The oxidative dearomatization of aromatic systems can be utilized to rapidly access various cyclohexane containing natural products that possess tertiary alcohols, amines, or quaternary centers within the cyclohexane ring. By beginning with aromatic starting materials, a latent cyclohexane ring is already present in the starting material, reducing synthetic efforts and subsequent manipulation of oxidation states, which can result in more efficient syntheses.

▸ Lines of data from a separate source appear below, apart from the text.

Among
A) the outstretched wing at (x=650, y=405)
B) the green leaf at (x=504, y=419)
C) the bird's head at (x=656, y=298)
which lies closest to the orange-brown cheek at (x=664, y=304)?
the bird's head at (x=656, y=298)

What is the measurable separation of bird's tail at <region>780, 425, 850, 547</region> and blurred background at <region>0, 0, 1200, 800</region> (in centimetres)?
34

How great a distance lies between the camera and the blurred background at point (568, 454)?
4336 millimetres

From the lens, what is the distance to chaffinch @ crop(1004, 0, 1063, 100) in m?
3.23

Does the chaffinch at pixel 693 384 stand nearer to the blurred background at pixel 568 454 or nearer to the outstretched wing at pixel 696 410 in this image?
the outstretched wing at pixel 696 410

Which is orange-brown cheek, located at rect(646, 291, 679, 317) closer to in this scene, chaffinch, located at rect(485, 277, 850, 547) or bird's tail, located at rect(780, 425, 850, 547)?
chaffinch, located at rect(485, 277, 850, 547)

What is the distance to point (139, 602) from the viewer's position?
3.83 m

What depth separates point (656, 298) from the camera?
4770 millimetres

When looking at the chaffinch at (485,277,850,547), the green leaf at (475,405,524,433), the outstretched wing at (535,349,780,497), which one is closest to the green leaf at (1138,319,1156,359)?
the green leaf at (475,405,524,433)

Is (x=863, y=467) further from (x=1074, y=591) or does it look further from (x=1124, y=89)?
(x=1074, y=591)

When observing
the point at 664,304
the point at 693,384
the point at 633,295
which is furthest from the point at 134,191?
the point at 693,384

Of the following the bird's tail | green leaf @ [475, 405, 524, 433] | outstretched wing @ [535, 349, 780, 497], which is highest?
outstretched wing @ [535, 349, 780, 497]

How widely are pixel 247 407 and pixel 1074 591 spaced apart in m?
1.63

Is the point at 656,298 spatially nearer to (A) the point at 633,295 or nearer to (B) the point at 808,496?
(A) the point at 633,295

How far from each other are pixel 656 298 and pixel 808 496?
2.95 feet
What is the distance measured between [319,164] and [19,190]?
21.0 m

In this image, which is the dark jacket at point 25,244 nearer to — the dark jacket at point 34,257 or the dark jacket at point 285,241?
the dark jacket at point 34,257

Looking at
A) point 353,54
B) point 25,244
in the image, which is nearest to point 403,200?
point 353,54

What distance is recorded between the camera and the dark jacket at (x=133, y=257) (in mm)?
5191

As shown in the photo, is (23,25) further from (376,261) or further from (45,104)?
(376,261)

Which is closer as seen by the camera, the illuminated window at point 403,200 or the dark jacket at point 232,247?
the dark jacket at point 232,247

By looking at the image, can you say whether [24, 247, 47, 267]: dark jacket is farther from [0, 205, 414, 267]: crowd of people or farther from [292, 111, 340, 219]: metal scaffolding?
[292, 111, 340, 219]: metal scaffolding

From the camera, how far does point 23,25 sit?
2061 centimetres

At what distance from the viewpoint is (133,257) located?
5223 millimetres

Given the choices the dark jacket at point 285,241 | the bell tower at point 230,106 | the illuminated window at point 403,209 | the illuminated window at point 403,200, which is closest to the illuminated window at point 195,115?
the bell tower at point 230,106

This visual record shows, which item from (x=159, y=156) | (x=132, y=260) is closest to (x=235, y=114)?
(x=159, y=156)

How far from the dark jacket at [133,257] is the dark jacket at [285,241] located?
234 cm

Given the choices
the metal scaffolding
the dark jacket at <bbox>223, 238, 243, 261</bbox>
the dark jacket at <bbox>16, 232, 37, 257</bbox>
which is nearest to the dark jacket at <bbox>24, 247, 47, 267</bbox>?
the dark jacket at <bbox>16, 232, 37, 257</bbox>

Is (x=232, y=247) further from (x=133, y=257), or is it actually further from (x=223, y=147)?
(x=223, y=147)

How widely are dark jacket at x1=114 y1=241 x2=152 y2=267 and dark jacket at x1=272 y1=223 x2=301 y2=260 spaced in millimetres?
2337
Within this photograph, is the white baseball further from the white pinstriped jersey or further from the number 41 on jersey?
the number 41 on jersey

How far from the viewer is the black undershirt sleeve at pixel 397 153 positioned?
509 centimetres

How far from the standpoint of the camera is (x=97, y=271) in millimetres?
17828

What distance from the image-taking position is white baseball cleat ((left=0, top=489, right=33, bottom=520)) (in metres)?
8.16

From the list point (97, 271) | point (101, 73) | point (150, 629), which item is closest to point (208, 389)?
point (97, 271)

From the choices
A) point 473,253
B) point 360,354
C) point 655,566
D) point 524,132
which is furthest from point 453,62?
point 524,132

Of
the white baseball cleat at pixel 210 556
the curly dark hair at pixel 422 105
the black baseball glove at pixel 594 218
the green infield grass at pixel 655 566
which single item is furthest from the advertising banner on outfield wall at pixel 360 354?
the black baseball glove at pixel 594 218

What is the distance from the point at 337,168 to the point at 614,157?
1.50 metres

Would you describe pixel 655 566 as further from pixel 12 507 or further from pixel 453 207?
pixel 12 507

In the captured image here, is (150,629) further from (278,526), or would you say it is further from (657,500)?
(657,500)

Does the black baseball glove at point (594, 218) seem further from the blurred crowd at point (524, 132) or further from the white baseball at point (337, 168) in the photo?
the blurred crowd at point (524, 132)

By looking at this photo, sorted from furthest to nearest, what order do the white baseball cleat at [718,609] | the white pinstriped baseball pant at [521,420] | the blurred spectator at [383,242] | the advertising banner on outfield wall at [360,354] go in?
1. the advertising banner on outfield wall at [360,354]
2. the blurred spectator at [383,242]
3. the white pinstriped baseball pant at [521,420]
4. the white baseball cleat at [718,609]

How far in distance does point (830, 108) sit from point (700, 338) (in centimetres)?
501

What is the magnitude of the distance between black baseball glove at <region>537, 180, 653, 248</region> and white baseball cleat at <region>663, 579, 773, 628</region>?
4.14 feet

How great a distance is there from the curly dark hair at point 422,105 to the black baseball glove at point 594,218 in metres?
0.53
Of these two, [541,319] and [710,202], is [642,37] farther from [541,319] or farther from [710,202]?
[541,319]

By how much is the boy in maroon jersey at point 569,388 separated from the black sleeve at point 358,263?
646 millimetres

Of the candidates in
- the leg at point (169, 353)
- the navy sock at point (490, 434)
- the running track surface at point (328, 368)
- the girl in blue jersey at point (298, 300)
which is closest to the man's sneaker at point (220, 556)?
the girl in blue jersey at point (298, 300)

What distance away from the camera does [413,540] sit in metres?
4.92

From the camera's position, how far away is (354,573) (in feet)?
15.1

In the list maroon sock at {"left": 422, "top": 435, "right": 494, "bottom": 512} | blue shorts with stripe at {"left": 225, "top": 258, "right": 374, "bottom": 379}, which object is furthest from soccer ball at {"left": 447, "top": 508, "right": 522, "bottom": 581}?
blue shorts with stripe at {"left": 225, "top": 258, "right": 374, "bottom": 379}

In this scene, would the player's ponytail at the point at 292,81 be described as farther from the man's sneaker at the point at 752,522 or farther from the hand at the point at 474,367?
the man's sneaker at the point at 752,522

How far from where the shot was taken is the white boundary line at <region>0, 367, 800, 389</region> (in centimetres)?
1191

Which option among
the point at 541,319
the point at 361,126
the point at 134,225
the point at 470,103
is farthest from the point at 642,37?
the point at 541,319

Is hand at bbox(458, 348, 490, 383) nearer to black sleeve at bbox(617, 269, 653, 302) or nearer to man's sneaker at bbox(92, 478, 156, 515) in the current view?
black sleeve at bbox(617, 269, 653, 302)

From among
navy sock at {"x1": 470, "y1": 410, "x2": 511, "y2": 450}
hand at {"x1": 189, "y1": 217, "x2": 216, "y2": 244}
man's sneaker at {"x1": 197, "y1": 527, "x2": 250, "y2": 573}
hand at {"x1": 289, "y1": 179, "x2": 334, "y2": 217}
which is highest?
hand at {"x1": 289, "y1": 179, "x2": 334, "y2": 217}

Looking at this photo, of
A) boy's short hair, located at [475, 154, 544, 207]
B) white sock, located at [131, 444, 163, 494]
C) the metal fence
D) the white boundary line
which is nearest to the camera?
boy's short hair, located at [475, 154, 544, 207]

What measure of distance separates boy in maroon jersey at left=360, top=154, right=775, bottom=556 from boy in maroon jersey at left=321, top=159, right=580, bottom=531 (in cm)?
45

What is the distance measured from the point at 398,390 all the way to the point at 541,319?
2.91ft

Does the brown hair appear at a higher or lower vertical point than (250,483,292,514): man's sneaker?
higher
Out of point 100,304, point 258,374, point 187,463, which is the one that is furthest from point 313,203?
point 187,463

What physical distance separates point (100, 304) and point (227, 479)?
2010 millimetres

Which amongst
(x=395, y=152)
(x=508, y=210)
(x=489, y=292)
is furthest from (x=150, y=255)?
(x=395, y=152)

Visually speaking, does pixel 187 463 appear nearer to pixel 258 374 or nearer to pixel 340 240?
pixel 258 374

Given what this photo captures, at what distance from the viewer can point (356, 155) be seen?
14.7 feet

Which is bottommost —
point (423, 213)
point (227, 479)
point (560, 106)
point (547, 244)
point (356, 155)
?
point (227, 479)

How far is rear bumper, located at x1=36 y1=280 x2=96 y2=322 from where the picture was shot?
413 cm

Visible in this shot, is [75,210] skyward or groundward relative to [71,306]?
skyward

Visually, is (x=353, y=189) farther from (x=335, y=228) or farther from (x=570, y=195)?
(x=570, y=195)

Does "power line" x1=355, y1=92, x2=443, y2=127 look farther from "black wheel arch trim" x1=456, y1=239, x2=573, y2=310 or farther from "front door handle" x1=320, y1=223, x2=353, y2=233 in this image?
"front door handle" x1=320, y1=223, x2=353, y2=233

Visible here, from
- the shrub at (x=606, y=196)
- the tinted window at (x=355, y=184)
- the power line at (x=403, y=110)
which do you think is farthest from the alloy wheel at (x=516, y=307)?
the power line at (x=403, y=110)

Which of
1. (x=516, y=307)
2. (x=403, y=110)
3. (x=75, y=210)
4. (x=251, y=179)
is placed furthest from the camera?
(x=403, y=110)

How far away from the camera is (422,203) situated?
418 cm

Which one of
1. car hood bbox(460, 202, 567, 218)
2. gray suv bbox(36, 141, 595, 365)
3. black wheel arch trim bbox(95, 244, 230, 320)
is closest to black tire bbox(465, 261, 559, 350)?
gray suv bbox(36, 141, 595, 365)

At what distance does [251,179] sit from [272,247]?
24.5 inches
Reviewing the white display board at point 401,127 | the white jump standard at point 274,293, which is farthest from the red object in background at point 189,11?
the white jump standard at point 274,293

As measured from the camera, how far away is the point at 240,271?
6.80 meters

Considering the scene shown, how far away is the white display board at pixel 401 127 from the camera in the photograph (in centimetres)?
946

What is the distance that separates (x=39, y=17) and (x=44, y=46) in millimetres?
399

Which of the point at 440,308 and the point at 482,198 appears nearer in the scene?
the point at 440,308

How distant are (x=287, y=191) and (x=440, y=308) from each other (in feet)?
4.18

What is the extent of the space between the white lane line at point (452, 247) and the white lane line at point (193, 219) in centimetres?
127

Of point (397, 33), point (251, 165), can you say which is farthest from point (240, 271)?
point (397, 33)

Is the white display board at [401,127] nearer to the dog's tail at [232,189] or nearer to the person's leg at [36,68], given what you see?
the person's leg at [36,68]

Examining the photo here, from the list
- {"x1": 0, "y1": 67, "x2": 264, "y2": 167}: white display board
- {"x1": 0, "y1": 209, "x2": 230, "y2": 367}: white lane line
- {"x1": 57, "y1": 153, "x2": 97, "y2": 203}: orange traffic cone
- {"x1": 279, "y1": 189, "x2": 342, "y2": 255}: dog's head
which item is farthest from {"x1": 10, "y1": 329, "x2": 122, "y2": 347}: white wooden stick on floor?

In particular, the dearomatization of resorcinol derivatives should provide useful intermediates because the two olefins in the resultant cyclohexadienone are electronically differentiated. One olefin is part of an enone functionality, while the other is part of a vinylogous ester system. In order to achieve a general and efficient synthesis of such intermediates, the alkylation of resorcinol was examined.

A novel procedure, involving the in situ generation of reactive o-quinone methide intermediates and their subsequent consumption via a 1,4-conjugate addition reaction, was developed. Unlike previous methods for the generation of o-quinone methides, this one is readily controllable, requiring basic conditions at low temperatures, and thereby allowing for the use of varied nucleophiles in the subsequent 1,4-addition to the o-quinone methide. A large variety of alkylated resorcinol derivatives were produced in good yields.

The dearomatization of resorcinol derivatives was investigated in order to achieve the synthesis of scyphostatin. Various resorcinol derivatives were examined and one promising intermediate was advanced towards the scyphostatin core. The synthesis of an intermediate containing the tertiary alcohol and amine stereocenters has been achieved.